## [Data provided]

+-------+

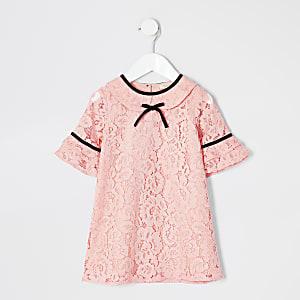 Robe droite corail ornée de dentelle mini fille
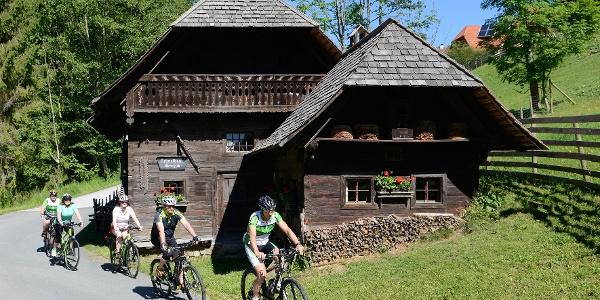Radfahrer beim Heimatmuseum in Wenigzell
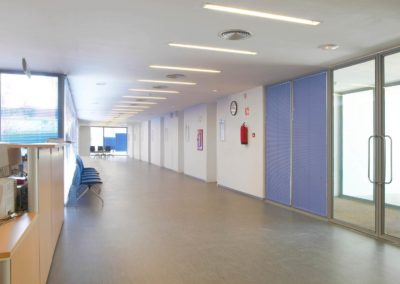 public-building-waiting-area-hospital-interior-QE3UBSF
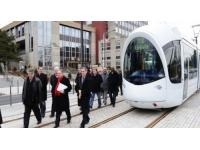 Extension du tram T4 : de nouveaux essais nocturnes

+-------+

## [Your goal]
Write the listing above out again exactly, dropping each image.

## [Result of the exercise]
 Robe droite corail ornée de dentelle mini fille
Radfahrer beim Heimatmuseum in Wenigzell
 public-building-waiting-area-hospital-interior-QE3UBSF
 Extension du tram T4 : de nouveaux essais nocturnes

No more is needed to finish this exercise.